CODE DRIFT: Preface

What is the fate of the regime of computation? A global techno-culture inscribed by the terrorism of the code or an emergent age of networked individualism driven onwards by the ecstatic visions of augmented reality, mobility, and connectivity?

When the regime of computation suddenly slams into the real world of globalization, when code is forced to tangle with the always messy world of blown away referential values -- the real world of gender trouble, stormy challenges to the big signifiers of race, class and ethnicity -- we finally know that we are living in the beginning days of something radically new, namely a culture of code drift.

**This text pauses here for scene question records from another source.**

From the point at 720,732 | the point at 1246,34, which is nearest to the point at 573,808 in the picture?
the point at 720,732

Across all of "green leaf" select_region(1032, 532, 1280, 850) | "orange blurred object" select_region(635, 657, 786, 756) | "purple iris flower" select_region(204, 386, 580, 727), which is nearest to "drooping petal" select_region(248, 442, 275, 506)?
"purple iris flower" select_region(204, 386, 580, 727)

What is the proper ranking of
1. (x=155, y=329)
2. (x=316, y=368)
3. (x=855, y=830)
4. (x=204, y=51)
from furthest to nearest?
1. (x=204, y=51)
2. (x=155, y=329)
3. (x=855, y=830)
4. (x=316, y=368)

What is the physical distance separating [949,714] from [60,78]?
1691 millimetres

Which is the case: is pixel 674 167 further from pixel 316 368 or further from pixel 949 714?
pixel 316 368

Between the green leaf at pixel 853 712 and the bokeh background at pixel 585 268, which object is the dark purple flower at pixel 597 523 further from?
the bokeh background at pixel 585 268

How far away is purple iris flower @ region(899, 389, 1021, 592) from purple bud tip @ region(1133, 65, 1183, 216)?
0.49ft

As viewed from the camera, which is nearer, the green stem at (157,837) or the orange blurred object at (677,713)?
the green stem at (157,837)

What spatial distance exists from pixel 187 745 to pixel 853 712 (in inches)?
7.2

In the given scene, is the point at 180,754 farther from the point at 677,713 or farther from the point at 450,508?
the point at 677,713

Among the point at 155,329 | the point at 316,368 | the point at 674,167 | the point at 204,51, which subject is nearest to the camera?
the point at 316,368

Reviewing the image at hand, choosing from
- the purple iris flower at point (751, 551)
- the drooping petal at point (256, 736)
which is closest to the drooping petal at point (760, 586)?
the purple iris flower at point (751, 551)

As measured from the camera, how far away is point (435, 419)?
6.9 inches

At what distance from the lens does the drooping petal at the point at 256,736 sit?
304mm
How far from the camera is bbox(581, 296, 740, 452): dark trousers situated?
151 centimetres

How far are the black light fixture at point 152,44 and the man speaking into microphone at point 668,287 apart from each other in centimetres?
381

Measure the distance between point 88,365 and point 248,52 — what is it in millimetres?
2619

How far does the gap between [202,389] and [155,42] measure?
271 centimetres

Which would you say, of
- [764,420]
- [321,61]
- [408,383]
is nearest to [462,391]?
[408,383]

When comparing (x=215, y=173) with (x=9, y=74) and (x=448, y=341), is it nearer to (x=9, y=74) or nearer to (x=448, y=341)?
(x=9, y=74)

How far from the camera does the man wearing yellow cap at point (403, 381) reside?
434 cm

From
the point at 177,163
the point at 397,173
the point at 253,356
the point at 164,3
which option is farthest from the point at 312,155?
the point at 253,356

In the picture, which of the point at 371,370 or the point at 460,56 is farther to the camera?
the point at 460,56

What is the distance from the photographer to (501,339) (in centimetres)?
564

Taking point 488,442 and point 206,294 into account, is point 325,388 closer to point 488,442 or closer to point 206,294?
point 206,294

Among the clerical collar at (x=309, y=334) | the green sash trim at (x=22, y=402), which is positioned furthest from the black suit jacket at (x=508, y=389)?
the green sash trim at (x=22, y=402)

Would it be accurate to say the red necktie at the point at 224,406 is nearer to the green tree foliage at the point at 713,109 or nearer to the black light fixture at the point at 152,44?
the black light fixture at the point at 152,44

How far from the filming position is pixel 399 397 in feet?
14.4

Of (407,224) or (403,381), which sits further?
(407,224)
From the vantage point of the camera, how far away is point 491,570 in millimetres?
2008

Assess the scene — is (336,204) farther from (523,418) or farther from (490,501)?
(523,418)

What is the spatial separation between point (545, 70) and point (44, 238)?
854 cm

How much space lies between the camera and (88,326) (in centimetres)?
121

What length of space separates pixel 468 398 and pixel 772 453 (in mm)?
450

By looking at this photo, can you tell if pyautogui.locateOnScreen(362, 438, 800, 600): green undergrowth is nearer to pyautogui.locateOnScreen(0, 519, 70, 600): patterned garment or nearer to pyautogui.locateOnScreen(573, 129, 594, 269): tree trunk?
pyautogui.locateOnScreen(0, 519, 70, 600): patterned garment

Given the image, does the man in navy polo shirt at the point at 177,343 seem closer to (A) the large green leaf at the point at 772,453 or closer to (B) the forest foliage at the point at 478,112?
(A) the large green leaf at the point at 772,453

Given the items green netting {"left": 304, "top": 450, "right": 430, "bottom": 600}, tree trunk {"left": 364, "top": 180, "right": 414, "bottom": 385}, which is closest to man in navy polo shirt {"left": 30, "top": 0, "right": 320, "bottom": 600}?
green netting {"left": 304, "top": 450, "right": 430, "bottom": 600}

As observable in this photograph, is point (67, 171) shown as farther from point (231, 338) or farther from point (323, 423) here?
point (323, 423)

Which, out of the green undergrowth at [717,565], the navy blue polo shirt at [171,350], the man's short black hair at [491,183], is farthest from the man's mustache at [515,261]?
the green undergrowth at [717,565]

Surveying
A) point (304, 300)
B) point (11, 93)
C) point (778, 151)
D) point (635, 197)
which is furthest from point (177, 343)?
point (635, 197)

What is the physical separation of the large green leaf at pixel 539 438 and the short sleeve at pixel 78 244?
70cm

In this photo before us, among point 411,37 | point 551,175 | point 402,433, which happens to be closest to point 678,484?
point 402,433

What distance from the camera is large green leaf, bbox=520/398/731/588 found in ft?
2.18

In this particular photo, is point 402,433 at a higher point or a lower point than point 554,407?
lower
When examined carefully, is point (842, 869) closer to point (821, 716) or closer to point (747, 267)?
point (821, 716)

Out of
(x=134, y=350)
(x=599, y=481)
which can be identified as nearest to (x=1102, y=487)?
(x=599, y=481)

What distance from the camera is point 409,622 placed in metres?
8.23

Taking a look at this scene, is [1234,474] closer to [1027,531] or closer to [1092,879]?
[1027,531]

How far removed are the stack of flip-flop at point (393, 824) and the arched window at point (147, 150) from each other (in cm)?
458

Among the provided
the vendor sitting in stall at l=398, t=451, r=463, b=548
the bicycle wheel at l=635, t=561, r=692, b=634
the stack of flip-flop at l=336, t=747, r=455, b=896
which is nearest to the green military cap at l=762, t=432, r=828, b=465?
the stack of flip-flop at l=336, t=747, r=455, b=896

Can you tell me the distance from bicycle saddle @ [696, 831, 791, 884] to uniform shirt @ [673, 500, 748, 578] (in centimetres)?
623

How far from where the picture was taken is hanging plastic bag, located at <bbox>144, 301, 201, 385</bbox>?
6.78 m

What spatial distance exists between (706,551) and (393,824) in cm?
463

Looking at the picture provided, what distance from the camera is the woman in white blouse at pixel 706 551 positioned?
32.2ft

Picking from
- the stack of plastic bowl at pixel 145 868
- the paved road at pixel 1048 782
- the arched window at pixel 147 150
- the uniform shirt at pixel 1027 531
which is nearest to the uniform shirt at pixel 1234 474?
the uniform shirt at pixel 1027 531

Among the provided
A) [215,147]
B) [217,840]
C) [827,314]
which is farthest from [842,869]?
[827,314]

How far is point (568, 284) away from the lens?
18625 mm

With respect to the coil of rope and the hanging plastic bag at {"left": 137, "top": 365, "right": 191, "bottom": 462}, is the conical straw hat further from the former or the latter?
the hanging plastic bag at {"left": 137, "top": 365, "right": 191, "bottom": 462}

All the pure signs are present in code drift, from the radiating positivity of the terrorism of the code to the irrepressible creativity of augmented reality. How could they not be? The formal structure of all programming language also carries within itself traces of the modernist episteme with its endless variations of the supposedly counter-languages of form and syntax. So too, code drift is most certainly always framed by the politics of the pure signs of these the most computational of all times: pure cybernetic terrorism, pure mobile contingency. But for all that, when the language of the code follows its fatal, but no less inevitable, passage across the real world of globalization, when form is deeply inflected with the syntax of the human, non-human, and post-human, we are suddenly propelled into a new era of indeterminate trajectories, unpredictable inflections, strange complexities. Call it what you will -- hauntologies, specters, disavowals, disappearances, the missing third term -- one thing is clear, understanding code drift urgently requires that the technical language of the regime of computation be supplemented by that which it thought it had successfully excluded, namely the always doubled imagination of the artist, the poet, the philosopher, the hacker, the gender outlaw, the systems administrator gone bad, the visionary of unknown borderlands of the body, mind, and spirit. For all these, a digital culture moving at the speed of light is most interesting when emphasis is placed on that which is the dreaded object of escape velocity -- the surrounding darkness with its complex passages between light and dark, speed and slowness, exclusions and inscriptions, codes and remainders, computation and that which is irresistibly - indeed joyfully inevitably - incapable of being numerically signified under the sign of the bin or the hex.

Tracing the curve of technology as it now arcs relentlessly, and with no small measure of ideological hubris, towards mobility, connectivity and augmentation, a creative group of digital theorists gathered at PACTAC on two occasions -- June 2009 and March 2010 -- to collectively consider the specter of the digital future. Travelling from many different parts of the digital spectrum -- visual artists, photographers, philosophers, computer theorists, performance artists, thinkers of the sonic, capitalist and genomic economies -- there was a very real sense of code drift in the air. Somehow within the creative mystery of collective reflection on a common digital project, barriers to thought were successfully eclipsed by the creative imagination, allowing the full complexity of the digital future to reveal itself. How else to explain what happened: stories of code drift inflected by the rich imaginary of fractal philosophy, becoming dragon, illuminated darkness, digital resisto(e)rs, technology as magic, lenticular galaxies, phantasmal media, digital conversations in a coast Salish longhouse, and augmented realities in life and fiction. Here, the spirits of many different thinkers, from Borges to Deleuze, were summoned to stand at the gateway of the digital future, not so much to haunt the present as to remind us again and again that in Code Drift: Essays in Critical Digital Studies there is rehearsed anew the traditional practice of the intellectual imagination -- namely mixing past, present and future into sensitive attunements for understanding issues related to technology and society. That the digital future will be replete with complex iterations and slippery codes was hauntingly brought into presence by Stelarc's performance lecture, "The Comatose, the Cadaver, and the Chimera: Avatars have no Organs," presented as part of the continuing Critical Digital Studies workshop at PACTAC.

Supported by the Social Science and Humanities Research Council of Canada [Image, Text, Sound & Technology (ITST)], as well as by a SSHRC grant in support of Arthur Kroker's Digital Inflections project, sponsored by New World Perspectives, convened under the auspices of CTheory, and held at the Pacific Centre for Technology and Culture at the University of Victoria (Canada), Code Drift is the first of a continuing series of publications and workshops on the digital future. We are most grateful for the hard work and dedication of Ted Hiebert, Aya Walraven, and Simon Glezos in helping with the organization and tech support for the workshop as well as presenting at the workshop itself. We would also like to thank Nicholas van Orden (English, UVic) for his careful copy-editing of the text.